**Job:**
Reproduce word for word the portion of the ethics discussion below that begins with the words "Perspective is crucial." and ends with "to live in.".

**Page:**
- - - - - - -

In college, I took a science and ethics class. We had long sheets to fill out to determine values, find options, and weigh them. Solutions that would work well for one person or group would not work well for another. But it brought into stark reality just how fuzzy the ideas of good and evil are. Does the good of the many outweigh the needs of the few? Or is it the other way around? The honest answer is usually, "It depends...".

Ethics are not simple. I have learned in my life that it is important to gather as much information as possible, realize that you will never have enough to fully know whether you chose rightly, keep your ultimate goals and beliefs about yourself in mind, and then come up with several acceptable options. Choose one. And live with it and its consequences.

Perspective is crucial. There are stories like that.. "That's good. No, that's bad..." so you must do the best you can from where you are.

I try to make my decisions based on the kind of world I want to live in.
 
Posted by mothertree (Member # 4999) on :
 
I assert that there is nothing "good" about doing something I prefer, that only benefits me. That is receiving a payoff for my behavior. I have my reward. I can call it good, but need not insist anyone else do so. If I make a choice that benefits another, that begins to be good. If I make a choice that benefits many, I guess that would be gooder.

- - - - - - -

**Dataset excerpts:**
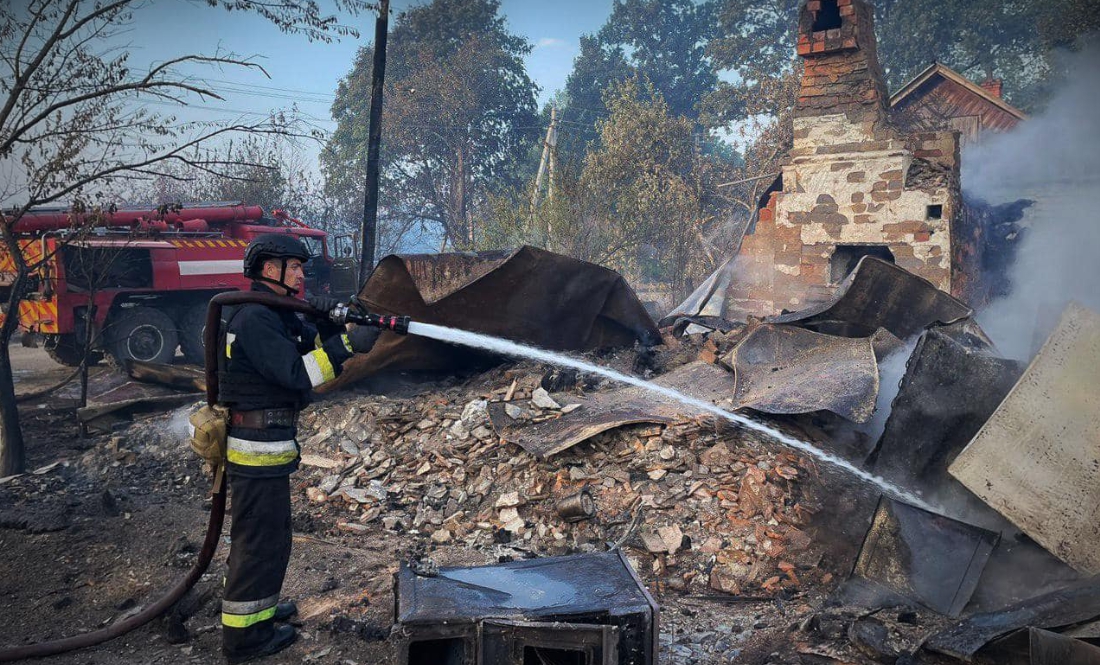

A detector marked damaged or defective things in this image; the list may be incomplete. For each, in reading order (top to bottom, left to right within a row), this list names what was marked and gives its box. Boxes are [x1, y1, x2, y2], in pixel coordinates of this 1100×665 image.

crumpled metal sheet [323, 246, 651, 386]
rusted metal sheet [325, 246, 655, 386]
rusted metal sheet [488, 360, 730, 459]
crumpled metal sheet [488, 360, 730, 459]
crumpled metal sheet [717, 323, 880, 422]
rusted metal sheet [717, 323, 880, 422]
crumpled metal sheet [765, 257, 972, 340]
rusted metal sheet [770, 255, 968, 340]
crumpled metal sheet [866, 320, 1020, 488]
rusted metal sheet [866, 320, 1020, 488]
rusted metal sheet [946, 303, 1100, 571]
crumpled metal sheet [946, 303, 1100, 571]
burnt metal box [393, 549, 655, 663]
rusted metal sheet [840, 494, 998, 615]
crumpled metal sheet [836, 494, 1003, 615]
crumpled metal sheet [924, 575, 1100, 659]
rusted metal sheet [924, 575, 1100, 659]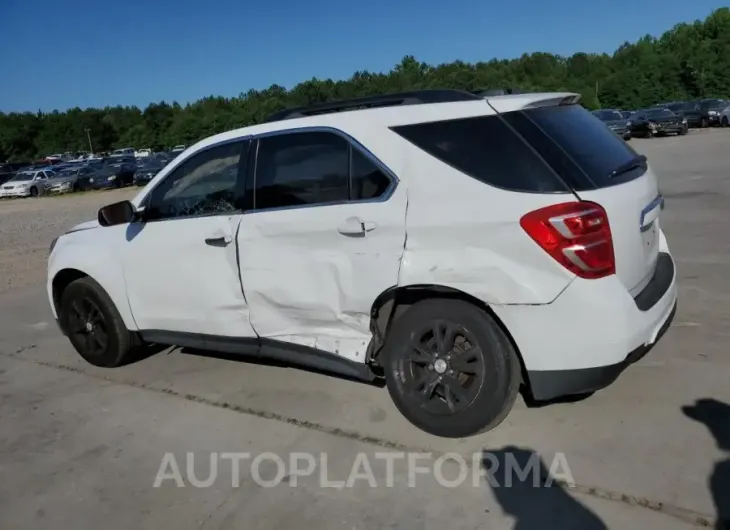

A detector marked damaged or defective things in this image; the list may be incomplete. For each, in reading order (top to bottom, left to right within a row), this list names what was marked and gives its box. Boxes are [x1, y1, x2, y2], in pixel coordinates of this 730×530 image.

damaged white suv [45, 91, 672, 436]
crack in pavement [1, 348, 716, 524]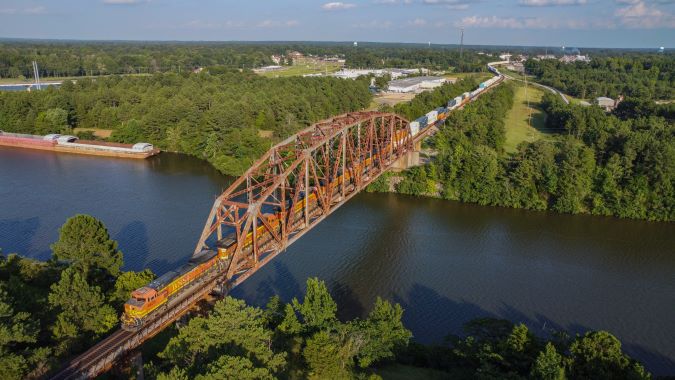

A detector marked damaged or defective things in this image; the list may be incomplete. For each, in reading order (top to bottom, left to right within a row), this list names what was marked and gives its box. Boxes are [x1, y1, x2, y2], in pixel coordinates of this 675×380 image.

rusty steel truss [194, 111, 412, 286]
rusty bridge girder [194, 111, 412, 286]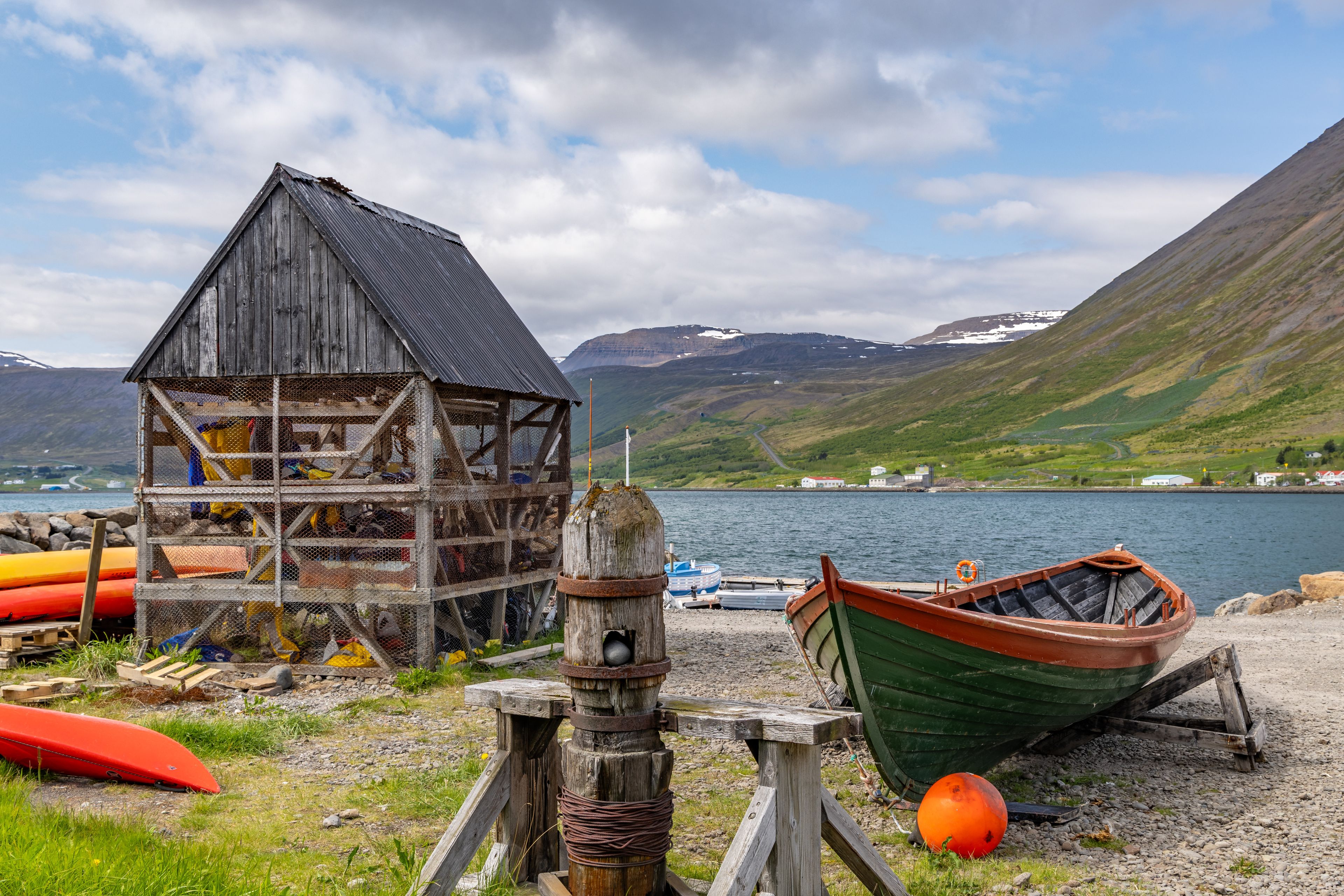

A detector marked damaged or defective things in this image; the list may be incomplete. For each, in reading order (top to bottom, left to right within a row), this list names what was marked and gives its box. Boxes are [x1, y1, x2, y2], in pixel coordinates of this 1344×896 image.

rusty metal band [556, 575, 666, 596]
rusty metal band [556, 658, 672, 680]
rusty metal band [564, 709, 664, 730]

- - - - - - -

**Exercise result:**
Perspective is crucial. There are stories like that.. "That's good. No, that's bad..." so you must do the best you can from where you are.

I try to make my decisions based on the kind of world I want to live in.